みんなの笑顔が見れて逆にこっちが元気でました。ありがとう!
この事は忘れません〜!と。

そして、後片付けは地元のみんなが疲れてやっていて。
遠くから来てくれたんだものね〜〜・・・と、言い合って。

なんというか、ありがたいと勿論思うんです。みんな一生懸命だったのは解るし。
でも、同時になんか、よく解らないモヤモヤもあって複雑な気持ちでした。

そのモヤモヤは、いわゆる結局のところ「お祭り騒ぎ」をしたいだけだったのかなぁ?
と感じるもので、一体、何が復興なのか、このイベントで何が残ったのかと、
それがいつしか復興関係のイベントへの疑心暗鬼にまでなっていました。
彼らにとってみれば一回きり。
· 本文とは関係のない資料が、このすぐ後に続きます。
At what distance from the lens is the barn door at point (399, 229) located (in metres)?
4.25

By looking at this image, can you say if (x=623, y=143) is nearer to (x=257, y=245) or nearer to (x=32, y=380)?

僕らにとってみると、それが数十回目、数百回目。

そういう風に思うのは良くない!って振り切ろうとすればするほど
辛くなるので結構これがまた困るものでして。


水川さんが関わっているから大丈夫だろうと、
思いつつもやっぱり最初はちょっと怖くて。

そのさっこちゃんにいざ会ってみると、とても小柄で、声も小さく
小動物みたいな金髪のお姉ちゃんでした。
向こうも緊張しているようでした。